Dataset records
────────────────
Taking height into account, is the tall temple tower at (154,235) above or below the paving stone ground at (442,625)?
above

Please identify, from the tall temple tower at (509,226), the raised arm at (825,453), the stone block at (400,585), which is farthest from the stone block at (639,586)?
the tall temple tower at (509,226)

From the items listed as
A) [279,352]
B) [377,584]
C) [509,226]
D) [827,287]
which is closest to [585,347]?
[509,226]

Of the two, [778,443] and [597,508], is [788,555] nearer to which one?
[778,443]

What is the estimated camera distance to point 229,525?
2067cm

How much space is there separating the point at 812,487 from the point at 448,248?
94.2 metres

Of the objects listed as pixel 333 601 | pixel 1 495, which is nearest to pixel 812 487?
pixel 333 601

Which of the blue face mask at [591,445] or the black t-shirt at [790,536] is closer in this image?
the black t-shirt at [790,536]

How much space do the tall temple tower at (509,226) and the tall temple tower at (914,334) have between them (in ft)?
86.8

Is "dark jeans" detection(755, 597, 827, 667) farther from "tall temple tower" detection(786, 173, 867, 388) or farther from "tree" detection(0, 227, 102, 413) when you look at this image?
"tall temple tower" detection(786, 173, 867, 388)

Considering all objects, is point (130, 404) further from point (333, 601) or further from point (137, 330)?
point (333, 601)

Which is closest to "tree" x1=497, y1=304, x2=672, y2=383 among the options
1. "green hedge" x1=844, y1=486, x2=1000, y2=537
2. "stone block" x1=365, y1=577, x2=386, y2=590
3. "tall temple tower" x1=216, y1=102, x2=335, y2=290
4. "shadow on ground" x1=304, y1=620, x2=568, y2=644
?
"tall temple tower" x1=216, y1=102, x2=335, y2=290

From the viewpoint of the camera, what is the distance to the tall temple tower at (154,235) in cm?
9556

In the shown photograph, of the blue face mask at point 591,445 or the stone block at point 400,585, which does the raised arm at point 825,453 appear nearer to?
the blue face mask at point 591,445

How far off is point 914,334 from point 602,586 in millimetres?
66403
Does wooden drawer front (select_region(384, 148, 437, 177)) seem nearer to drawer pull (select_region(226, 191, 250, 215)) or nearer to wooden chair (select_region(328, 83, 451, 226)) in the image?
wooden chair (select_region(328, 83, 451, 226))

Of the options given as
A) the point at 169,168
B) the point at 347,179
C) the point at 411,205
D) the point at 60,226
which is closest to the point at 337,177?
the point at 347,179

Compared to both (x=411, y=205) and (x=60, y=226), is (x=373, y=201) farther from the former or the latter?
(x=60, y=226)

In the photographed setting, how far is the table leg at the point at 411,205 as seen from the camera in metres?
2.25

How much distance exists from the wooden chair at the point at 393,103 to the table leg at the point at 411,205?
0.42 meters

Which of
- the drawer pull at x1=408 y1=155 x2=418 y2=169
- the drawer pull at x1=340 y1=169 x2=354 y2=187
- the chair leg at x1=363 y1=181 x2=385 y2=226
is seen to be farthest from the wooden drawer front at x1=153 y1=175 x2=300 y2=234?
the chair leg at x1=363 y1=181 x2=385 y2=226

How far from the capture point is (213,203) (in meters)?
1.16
────────────────
TASK: Reproduce the data above verbatim, line for line.

COMPLETED TASK:
Taking height into account, is the tall temple tower at (154,235) above or below the paving stone ground at (442,625)?
above

Please identify, from the tall temple tower at (509,226), the raised arm at (825,453), the stone block at (400,585), which is farthest from the stone block at (639,586)?
the tall temple tower at (509,226)

From the items listed as
A) [279,352]
B) [377,584]
C) [509,226]
D) [827,287]
which is closest to [585,347]?
[509,226]

Of the two, [778,443] and [597,508], is [788,555] nearer to which one?
[778,443]

What is the estimated camera distance to point 229,525?
2067cm

How much space is there separating the point at 812,487 from the point at 448,248?
94.2 metres

Of the objects listed as pixel 333 601 | pixel 1 495, which is nearest to pixel 812 487?
pixel 333 601

Which of the blue face mask at [591,445] or the black t-shirt at [790,536] is closer in this image?
the black t-shirt at [790,536]

How much space do the tall temple tower at (509,226) and the tall temple tower at (914,334) have between them (in ft)?
86.8

Is "dark jeans" detection(755, 597, 827, 667) farther from "tall temple tower" detection(786, 173, 867, 388) or farther from "tree" detection(0, 227, 102, 413) when you look at this image?
"tall temple tower" detection(786, 173, 867, 388)

Considering all objects, is point (130, 404) further from point (333, 601) or further from point (137, 330)?
point (333, 601)

Which is closest to "tree" x1=497, y1=304, x2=672, y2=383 among the options
1. "green hedge" x1=844, y1=486, x2=1000, y2=537
2. "stone block" x1=365, y1=577, x2=386, y2=590
3. "tall temple tower" x1=216, y1=102, x2=335, y2=290
4. "shadow on ground" x1=304, y1=620, x2=568, y2=644
?
"tall temple tower" x1=216, y1=102, x2=335, y2=290

From the viewpoint of the camera, what is the distance to the tall temple tower at (154,235) in cm?
9556

In the shown photograph, of the blue face mask at point 591,445 or the stone block at point 400,585, which does the raised arm at point 825,453 appear nearer to?
the blue face mask at point 591,445

How far off is point 914,334 from point 602,586 in millimetres?
66403
Does wooden drawer front (select_region(384, 148, 437, 177)) seem nearer to drawer pull (select_region(226, 191, 250, 215)) or nearer to wooden chair (select_region(328, 83, 451, 226)) in the image?
wooden chair (select_region(328, 83, 451, 226))

Of the options given as
A) the point at 169,168
B) the point at 347,179
C) the point at 411,205
D) the point at 60,226
which is closest to the point at 337,177?
the point at 347,179

Compared to both (x=411, y=205) and (x=60, y=226), is (x=373, y=201) farther from the former or the latter?
(x=60, y=226)

In the photographed setting, how far is the table leg at the point at 411,205 as seen from the camera in metres?
2.25

How much distance exists from the wooden chair at the point at 393,103 to the table leg at the point at 411,205?
0.42 meters

Which of
- the drawer pull at x1=408 y1=155 x2=418 y2=169
- the drawer pull at x1=340 y1=169 x2=354 y2=187
- the chair leg at x1=363 y1=181 x2=385 y2=226
is seen to be farthest from the wooden drawer front at x1=153 y1=175 x2=300 y2=234?
the chair leg at x1=363 y1=181 x2=385 y2=226

How far from the capture point is (213,203) (in meters)?
1.16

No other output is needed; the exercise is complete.